• [Document passage]
◇ ◇ ◇ ◇ ◇ ◇ ◇
# General Business Category > Marketing Forum >  Behemoth Marketing: What type of marketing catches your eye?

## Info@b-marketing.co.za

Hi guys,

We are a new marketing company in Pretoria, if you guys have any marketing needs don't hesitate to ask but this is not why we are posting. We would like to know: What form of Marketing really catches you as an individuals eye and left an impression. Any add is relevant. This is just for fun so go crazy!

----------


## Mark Atkinson

I resent being called an individual's eye  :Wink:

----------


## Info@b-marketing.co.za

Let me rephrase then, "What form of Marketing really caught your eye, and left a big enough impression so that you were reminded of it in the future." If you don't feel like commenting from an individual perspective, then we welcome you to comment from a groups perspective  :Smile:

----------


## Rusty Willard

Sorry for my ignorance about this kind of matter. However, I just want to have some clarification what are the best marketing types today that can gained some attention to other people.

----------


## wynn

I really love that washable paint advert where the father gives his son's school experimental volcano some 'oomph' and covers themselves and the walls with orange stain!

----------


## Justloadit

I enjoy the Land Rover Advert, where the couple bring in their cloths in at a dry cleaner after spending time in the wild.


I hate the Cell C adverts where they try and make it a news bulletin

----------

wynn (29-May-13)
◇ ◇ ◇ ◇ ◇ ◇ ◇
• [Material]

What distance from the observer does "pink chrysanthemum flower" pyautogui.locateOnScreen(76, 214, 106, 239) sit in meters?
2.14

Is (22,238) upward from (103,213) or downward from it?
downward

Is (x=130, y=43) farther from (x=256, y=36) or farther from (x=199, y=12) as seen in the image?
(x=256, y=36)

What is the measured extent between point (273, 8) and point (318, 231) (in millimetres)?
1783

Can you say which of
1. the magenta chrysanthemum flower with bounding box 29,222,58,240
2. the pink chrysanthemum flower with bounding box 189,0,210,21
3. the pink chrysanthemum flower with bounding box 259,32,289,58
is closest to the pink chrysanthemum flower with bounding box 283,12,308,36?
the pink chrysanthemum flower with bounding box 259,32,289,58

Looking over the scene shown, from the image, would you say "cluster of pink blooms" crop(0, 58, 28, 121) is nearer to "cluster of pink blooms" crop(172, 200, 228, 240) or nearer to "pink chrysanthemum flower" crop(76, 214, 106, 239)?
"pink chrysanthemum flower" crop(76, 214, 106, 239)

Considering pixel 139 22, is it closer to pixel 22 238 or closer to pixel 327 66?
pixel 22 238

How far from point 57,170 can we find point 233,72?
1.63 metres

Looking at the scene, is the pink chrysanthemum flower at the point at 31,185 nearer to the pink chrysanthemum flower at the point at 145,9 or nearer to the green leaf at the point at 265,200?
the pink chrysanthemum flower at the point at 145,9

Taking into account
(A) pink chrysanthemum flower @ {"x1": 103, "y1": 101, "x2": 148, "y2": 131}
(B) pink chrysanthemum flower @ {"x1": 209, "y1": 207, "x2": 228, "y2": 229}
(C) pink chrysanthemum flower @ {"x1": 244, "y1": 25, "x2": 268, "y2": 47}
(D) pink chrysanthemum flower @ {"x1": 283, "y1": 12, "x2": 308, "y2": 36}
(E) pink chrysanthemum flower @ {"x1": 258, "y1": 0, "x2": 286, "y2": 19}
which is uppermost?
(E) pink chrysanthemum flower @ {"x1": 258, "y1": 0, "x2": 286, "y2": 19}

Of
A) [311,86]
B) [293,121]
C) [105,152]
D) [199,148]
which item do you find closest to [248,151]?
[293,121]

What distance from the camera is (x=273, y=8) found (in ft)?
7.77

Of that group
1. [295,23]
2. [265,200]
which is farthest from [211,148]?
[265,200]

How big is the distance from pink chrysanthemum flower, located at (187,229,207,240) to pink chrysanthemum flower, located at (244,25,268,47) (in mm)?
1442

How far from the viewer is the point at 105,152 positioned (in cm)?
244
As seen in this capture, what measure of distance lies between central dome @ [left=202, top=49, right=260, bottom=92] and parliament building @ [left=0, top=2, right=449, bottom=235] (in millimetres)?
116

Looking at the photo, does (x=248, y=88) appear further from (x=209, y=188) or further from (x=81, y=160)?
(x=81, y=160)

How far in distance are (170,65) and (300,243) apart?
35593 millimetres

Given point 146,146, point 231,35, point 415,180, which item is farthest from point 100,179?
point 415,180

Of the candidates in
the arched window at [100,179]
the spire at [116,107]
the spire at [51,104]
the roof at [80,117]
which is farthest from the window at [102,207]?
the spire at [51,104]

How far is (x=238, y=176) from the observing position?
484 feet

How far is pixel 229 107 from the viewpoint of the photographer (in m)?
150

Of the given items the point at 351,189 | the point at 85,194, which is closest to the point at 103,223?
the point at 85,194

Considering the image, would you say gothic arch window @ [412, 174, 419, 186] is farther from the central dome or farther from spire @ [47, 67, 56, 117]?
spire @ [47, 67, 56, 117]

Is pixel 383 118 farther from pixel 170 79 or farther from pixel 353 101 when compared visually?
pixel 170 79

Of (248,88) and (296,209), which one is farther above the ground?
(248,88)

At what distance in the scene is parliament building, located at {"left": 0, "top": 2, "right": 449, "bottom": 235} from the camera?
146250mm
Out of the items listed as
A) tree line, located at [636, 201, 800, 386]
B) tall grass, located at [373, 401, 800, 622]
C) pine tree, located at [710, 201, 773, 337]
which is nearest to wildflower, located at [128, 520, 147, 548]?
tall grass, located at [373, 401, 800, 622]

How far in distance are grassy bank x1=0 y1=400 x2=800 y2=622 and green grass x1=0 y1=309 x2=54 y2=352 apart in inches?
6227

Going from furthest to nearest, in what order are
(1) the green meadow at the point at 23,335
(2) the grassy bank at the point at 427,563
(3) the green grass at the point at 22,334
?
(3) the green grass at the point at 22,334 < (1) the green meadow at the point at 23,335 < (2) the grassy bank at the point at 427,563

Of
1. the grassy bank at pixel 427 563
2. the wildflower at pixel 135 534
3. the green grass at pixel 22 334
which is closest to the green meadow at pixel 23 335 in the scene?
◇ ◇ ◇ ◇ ◇ ◇ ◇
• [Things to do]
1 – According to the forum thread, what city is the new marketing company in?
2 – Copy the forum thread word for word, starting at "## Rusty Willard" and ending at "with orange stain!".
Use only the forum thread, not the material.

• [Outputs for the tasks]
1 – Pretoria

2 –
## Rusty Willard

Sorry for my ignorance about this kind of matter. However, I just want to have some clarification what are the best marketing types today that can gained some attention to other people.

----------


## wynn

I really love that washable paint advert where the father gives his son's school experimental volcano some 'oomph' and covers themselves and the walls with orange stain!